### ACTION ITEM
How would the passage on Sweetgreen's restaurant costs continue after its final sentence? Write the next part.

### EXTRACT
'''

Occupancy costs (around 9.4% of revenues compared with 5% for Chipotle, and 8% for Cava) could reduce as the company expands its store network in less costly suburban areas (Sweetgreen’s stores are typically located in high-traffic, high employment, urban areas close to their corporate lunch crowd target market who can better afford Sweetgreen’s menu which has historically been pricier than rivals like Chipotle).

Meanwhile automation could drive down labor costs which at around 30% in 1H 2023 is higher than Chipotle (24.5% 1H 2023), and Cava (25% in 1H 2023). Management said in their Q2 2023 earnings call that their automation-powered Infinite Kitchen hired one-third fewer team members than a restaurant with similar volume. The company plans to open a second Infinite Kitchen later this year and plans to have more over the coming years.

CAPEX needs may increase as the construction of Infinite Kitchens likely costs more (management has not provided figures). This potentially may be offset by introducing less capital intensive store formats; an example is the company’s planned “pick up kitchens” which have a lower build-out cost due to absence of dining areas.

'''

### DATA PROVIDED
'''

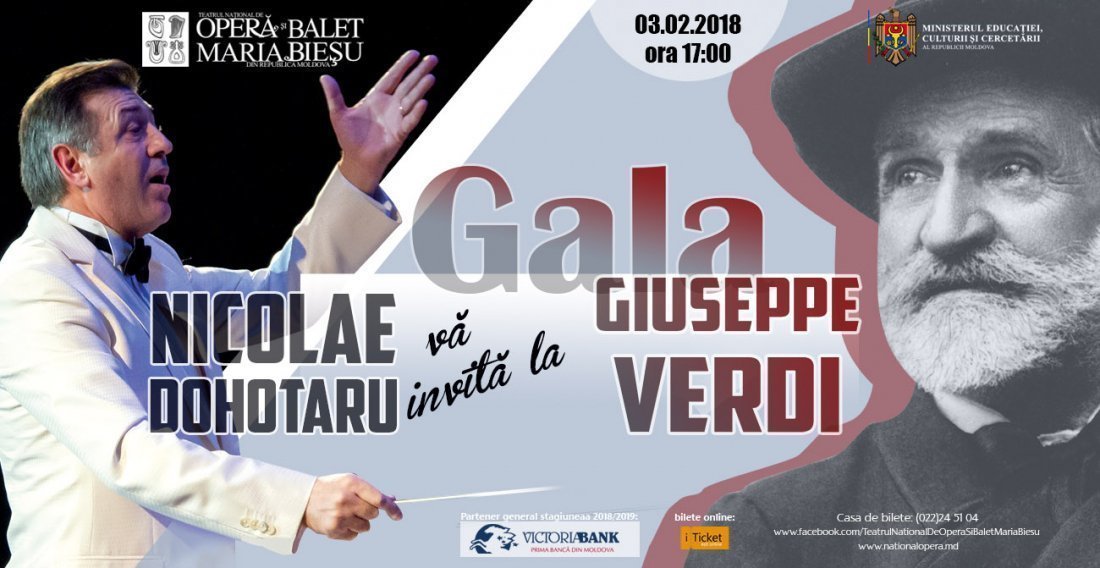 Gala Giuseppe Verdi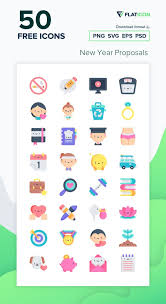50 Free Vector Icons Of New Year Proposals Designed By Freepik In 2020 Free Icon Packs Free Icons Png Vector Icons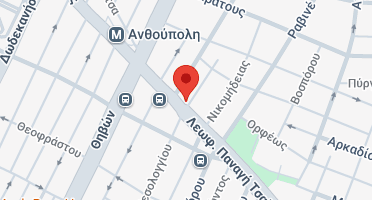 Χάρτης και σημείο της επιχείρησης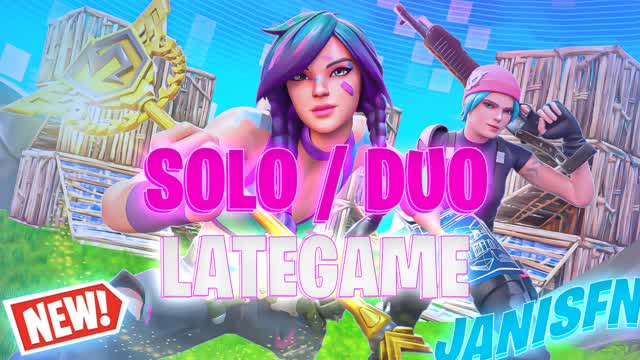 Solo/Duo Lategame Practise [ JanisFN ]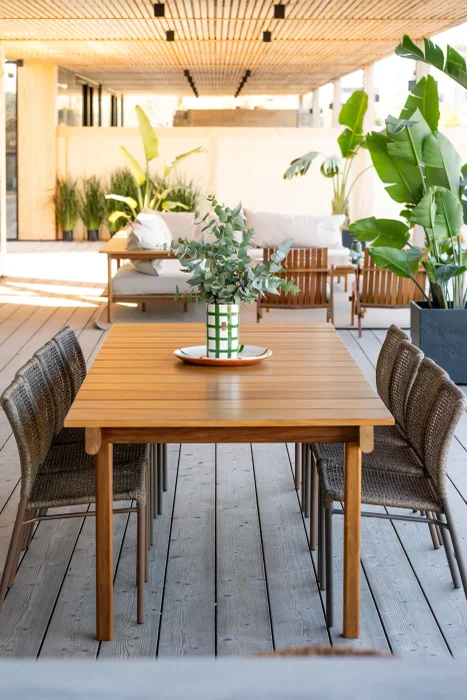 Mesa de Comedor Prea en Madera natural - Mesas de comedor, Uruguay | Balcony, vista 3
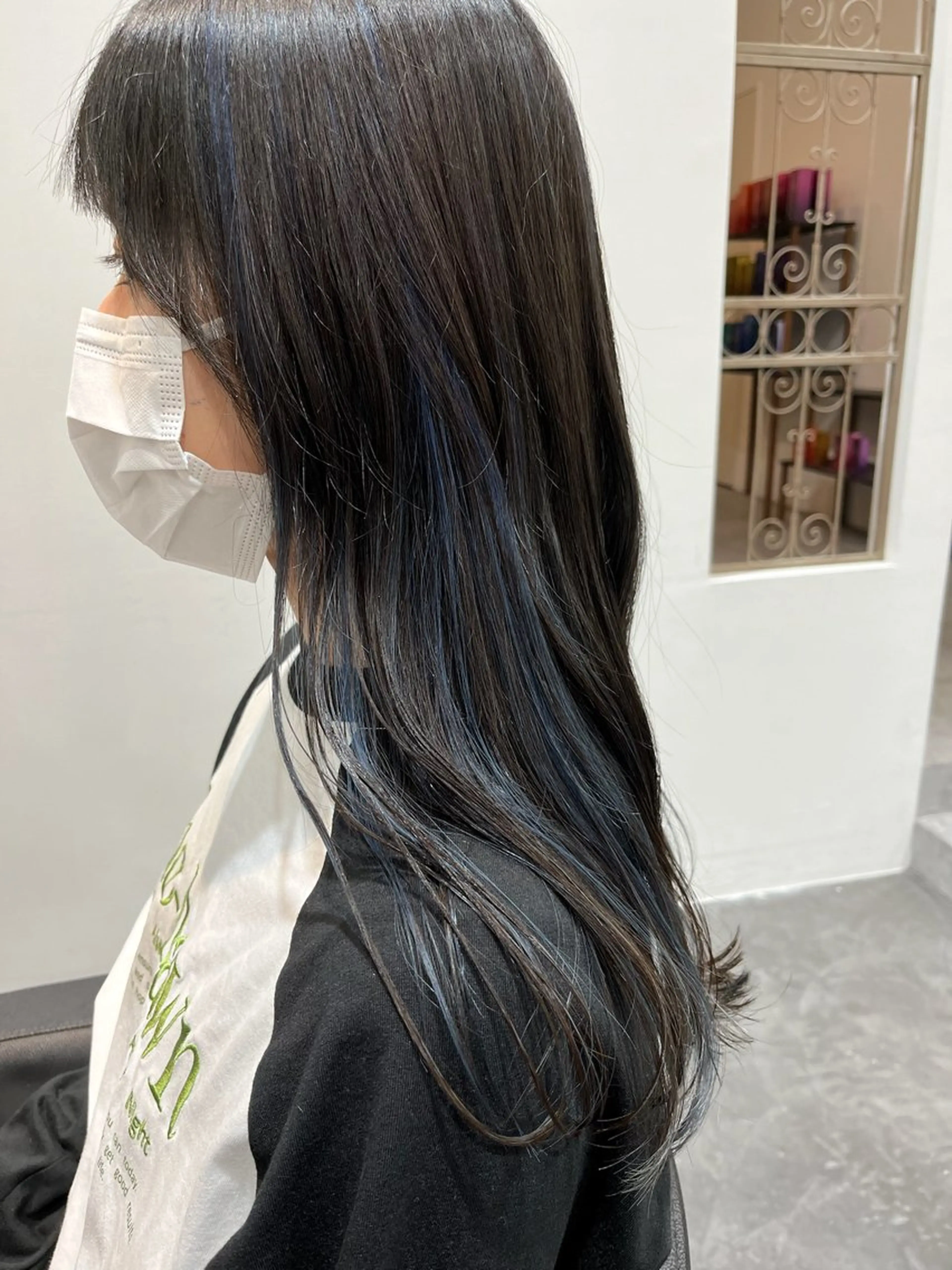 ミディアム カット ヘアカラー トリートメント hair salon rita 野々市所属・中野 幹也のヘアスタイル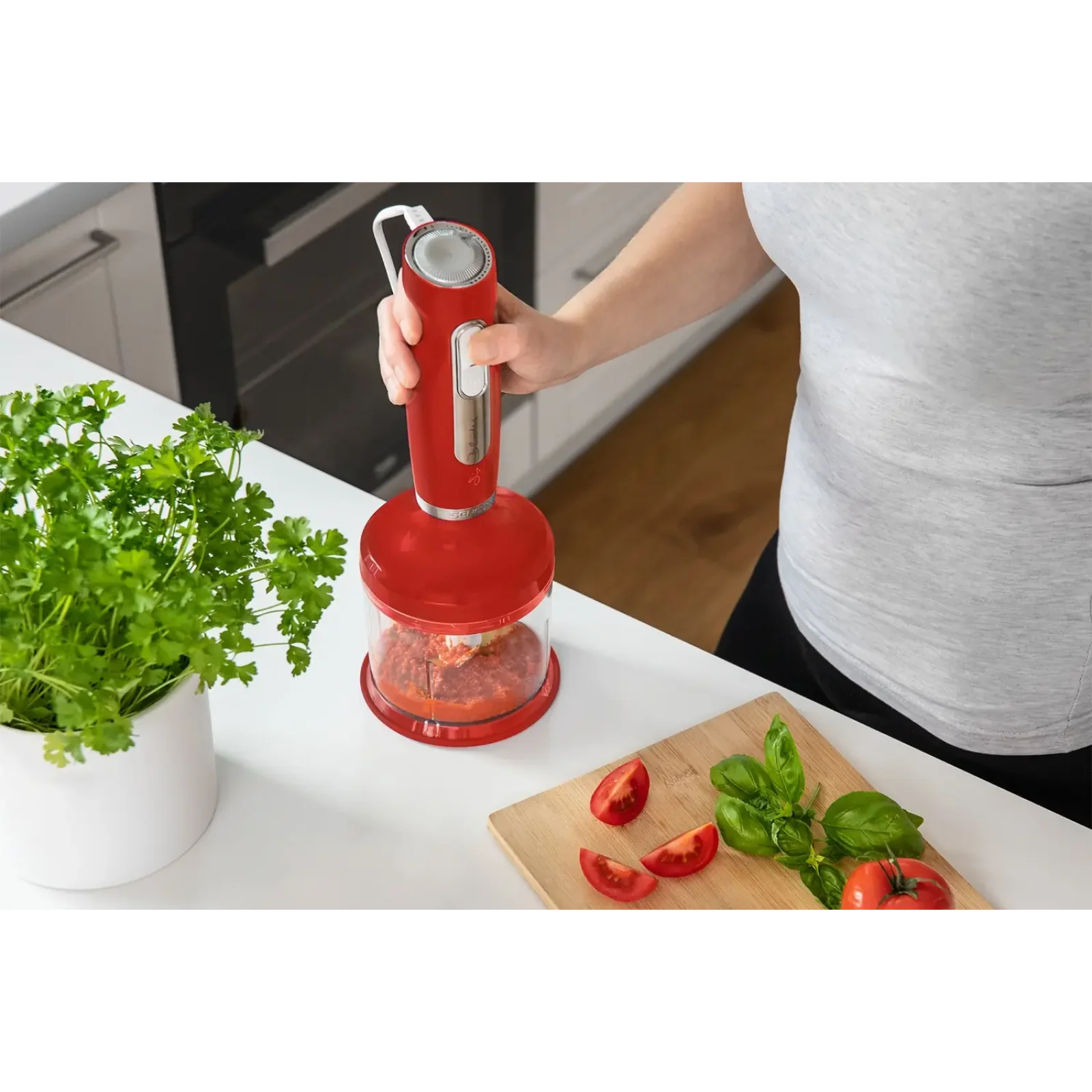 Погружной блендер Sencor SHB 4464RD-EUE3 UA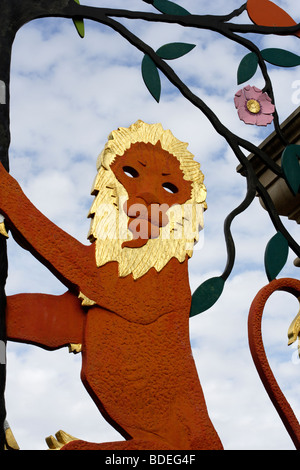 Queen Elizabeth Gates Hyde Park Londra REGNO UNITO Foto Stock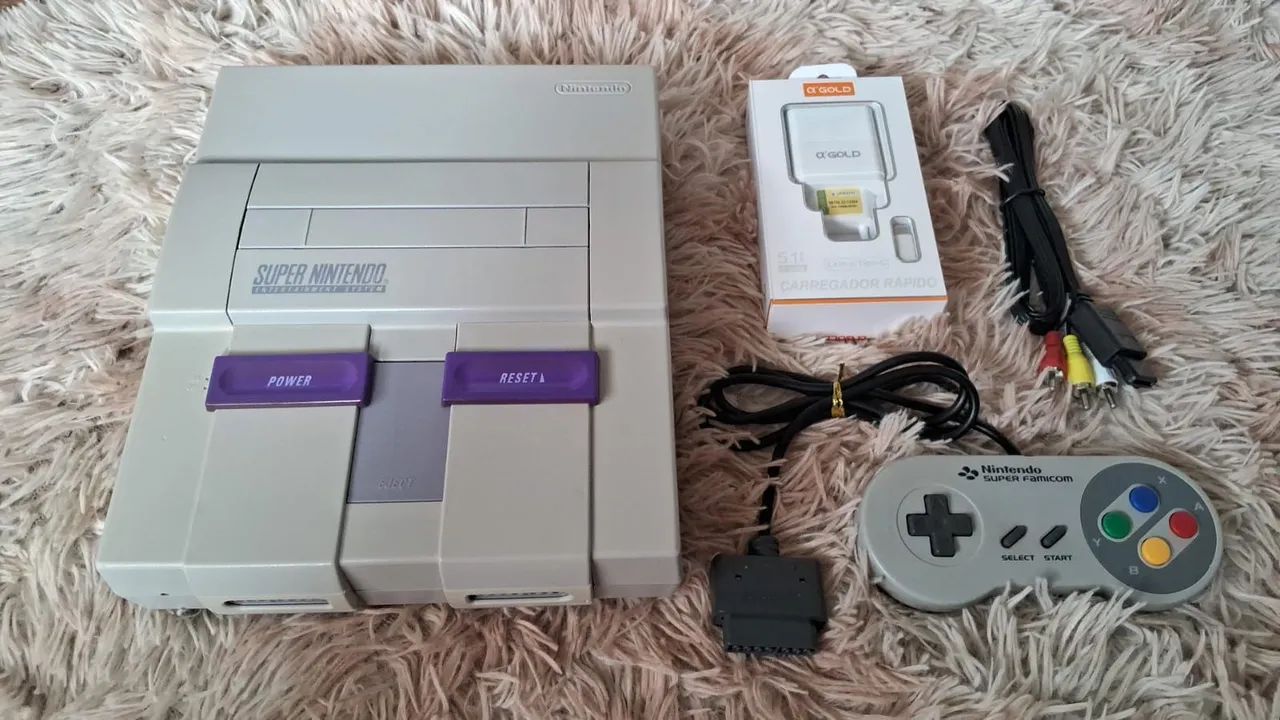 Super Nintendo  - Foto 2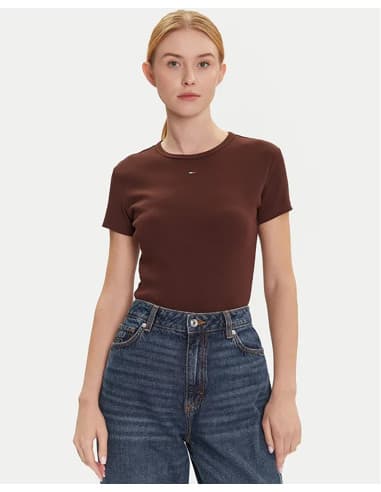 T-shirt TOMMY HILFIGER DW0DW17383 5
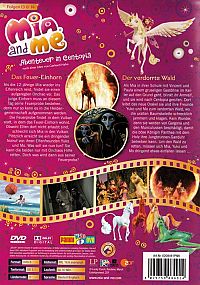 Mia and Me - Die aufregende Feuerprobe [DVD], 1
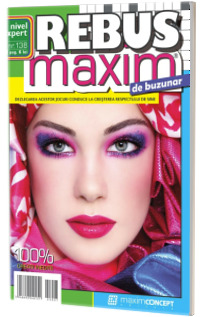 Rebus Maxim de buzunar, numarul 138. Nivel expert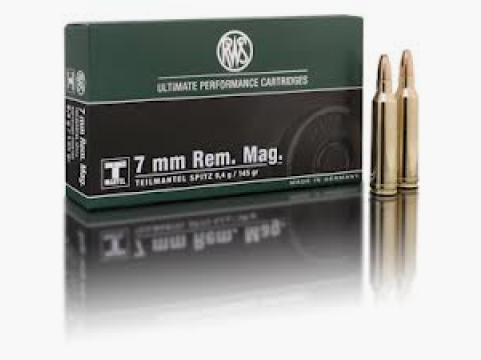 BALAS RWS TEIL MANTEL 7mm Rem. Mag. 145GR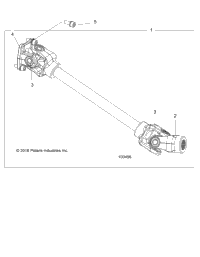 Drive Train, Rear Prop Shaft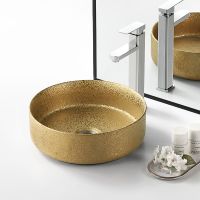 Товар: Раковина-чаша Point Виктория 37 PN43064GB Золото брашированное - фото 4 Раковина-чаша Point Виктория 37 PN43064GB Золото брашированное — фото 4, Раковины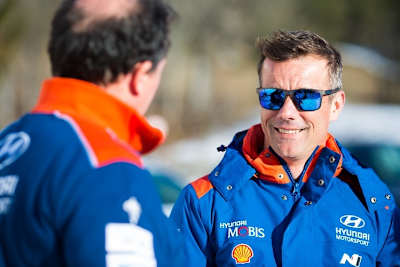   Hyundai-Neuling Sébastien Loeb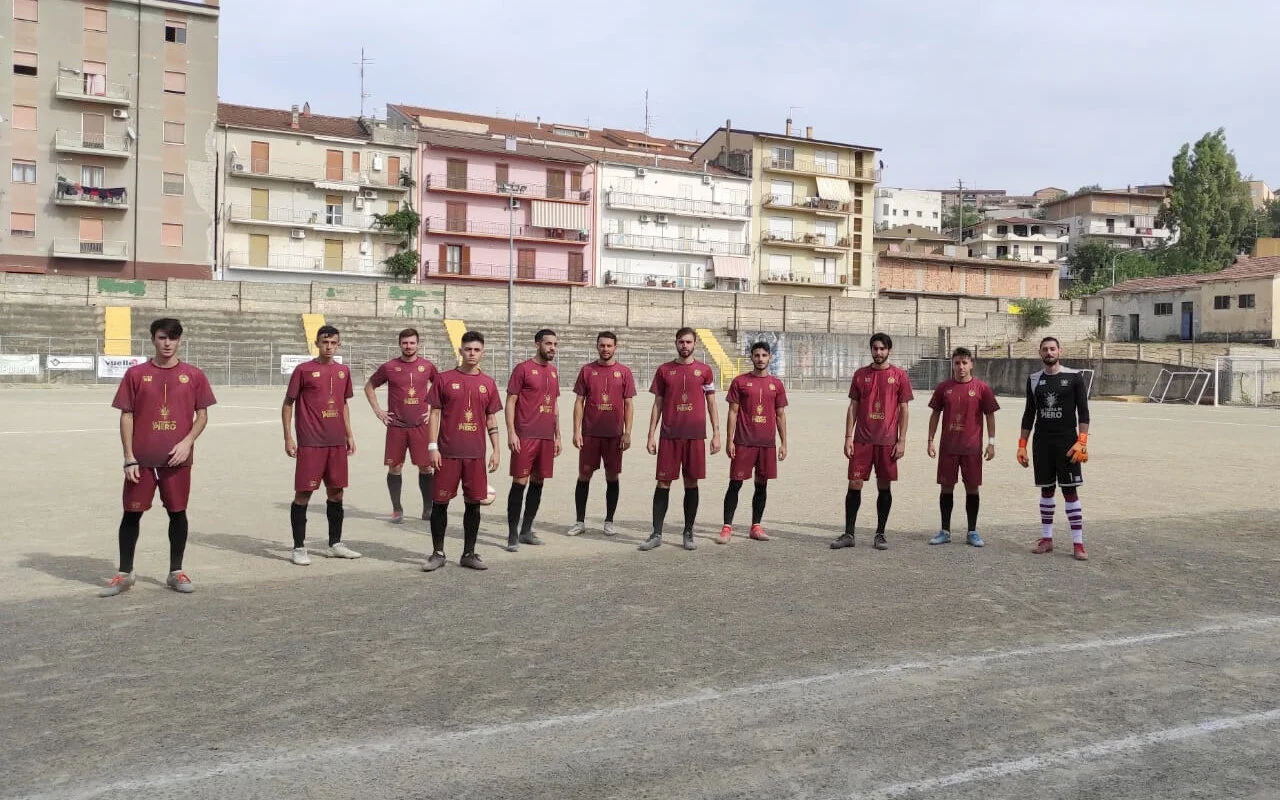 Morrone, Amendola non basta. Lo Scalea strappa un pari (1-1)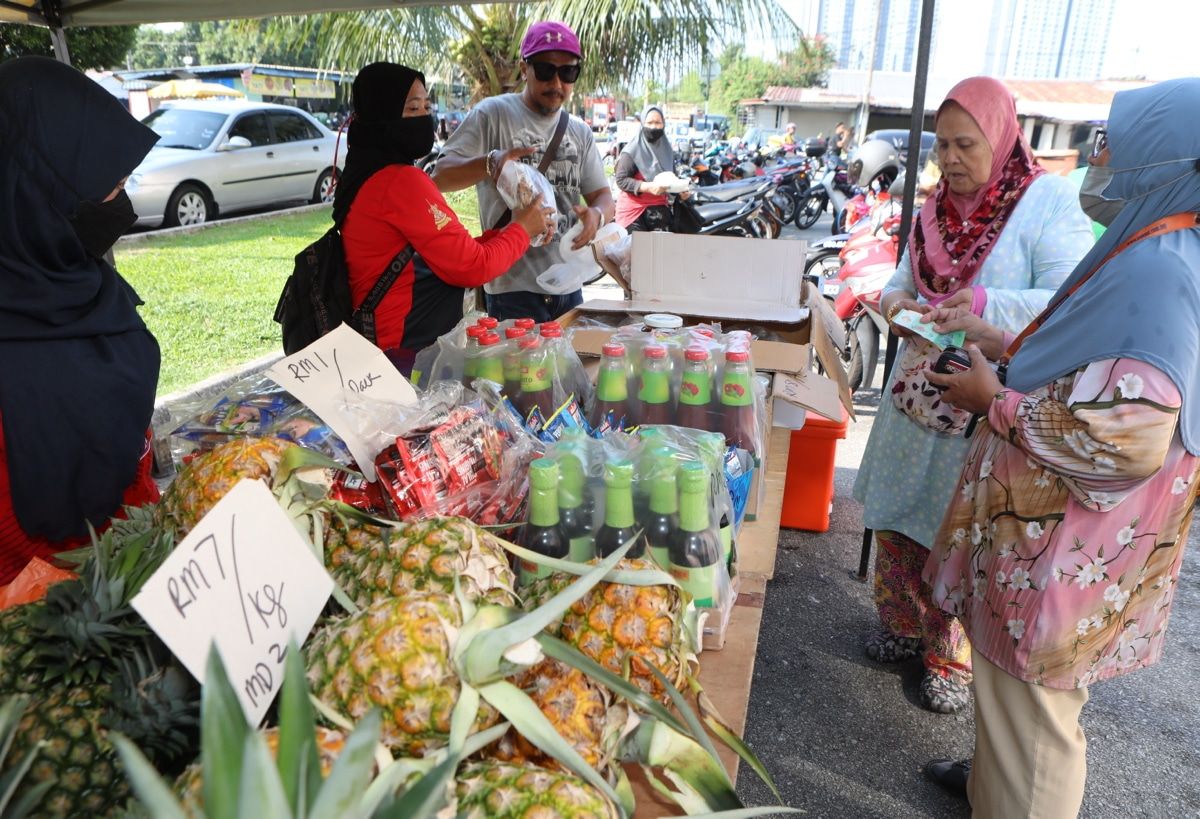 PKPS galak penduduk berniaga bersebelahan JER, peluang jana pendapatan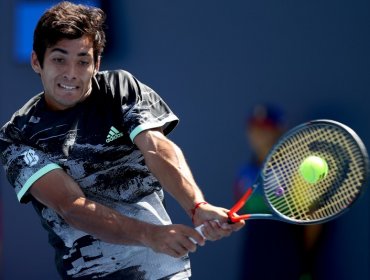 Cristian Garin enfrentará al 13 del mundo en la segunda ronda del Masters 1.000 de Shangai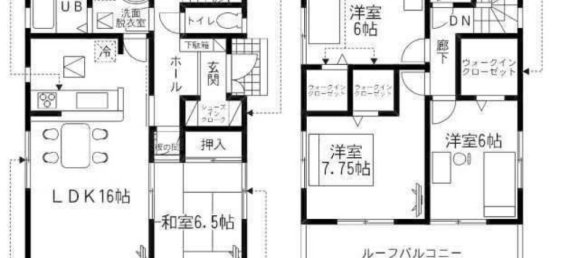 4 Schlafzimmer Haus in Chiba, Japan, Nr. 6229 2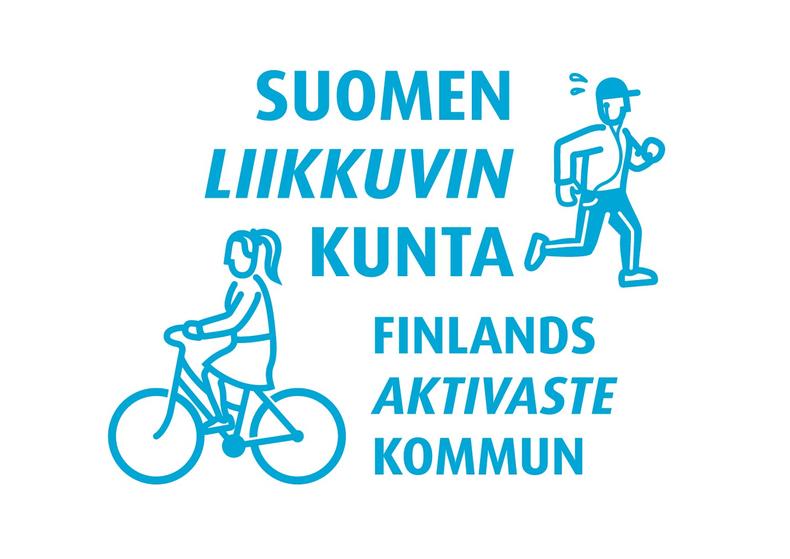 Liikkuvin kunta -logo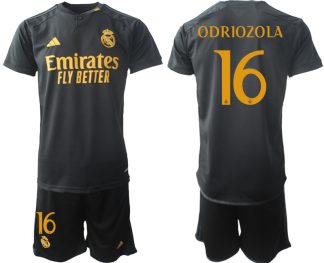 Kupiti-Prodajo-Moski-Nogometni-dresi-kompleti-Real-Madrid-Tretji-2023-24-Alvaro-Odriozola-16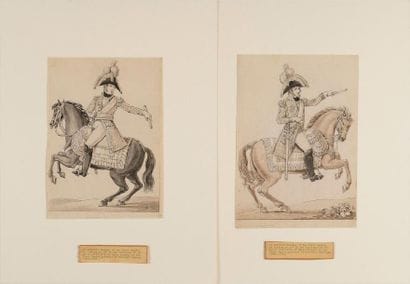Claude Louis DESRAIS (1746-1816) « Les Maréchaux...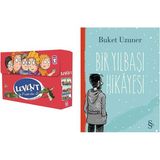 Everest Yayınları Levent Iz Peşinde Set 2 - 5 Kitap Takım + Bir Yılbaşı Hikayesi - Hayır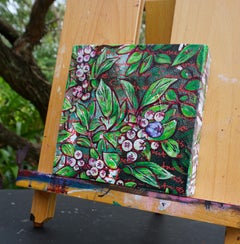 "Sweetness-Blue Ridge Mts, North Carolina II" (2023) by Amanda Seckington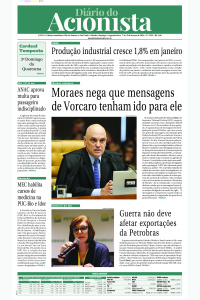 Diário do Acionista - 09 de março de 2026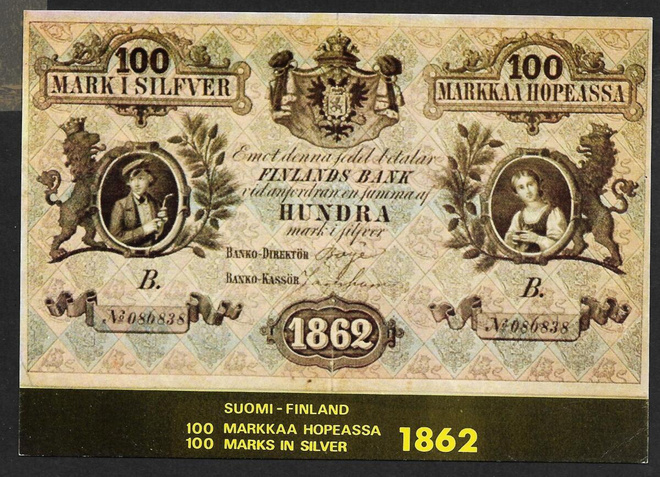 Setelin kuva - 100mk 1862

'''

### EXPECTED OUTPUT
May need to raise capital

Sweetgreen has long been free cash flow negative. Recent cost savings helped narrow the shortfall however they are likely to remain free cash flow negative for the foreseeable future barring an unforeseen material improvement in profitability. 1H 2023 free cash flow amounted to a negative $50.9 million, improving from negative $65.6 million the prior year period (before factoring stock based compensation). G&A expenses appear to offer the biggest opportunities for cost cuts near term (cost savings from automation, occupancy would take time) but even if management were to halve this expense (which would have amounted to savings of roughly $37 million in 1H 2023), cash flows would still be negative ceteris paribus. With around $280 million in their bank as at June 2023, at their current burn rate they are likely to require further capital to fund their store expansion efforts.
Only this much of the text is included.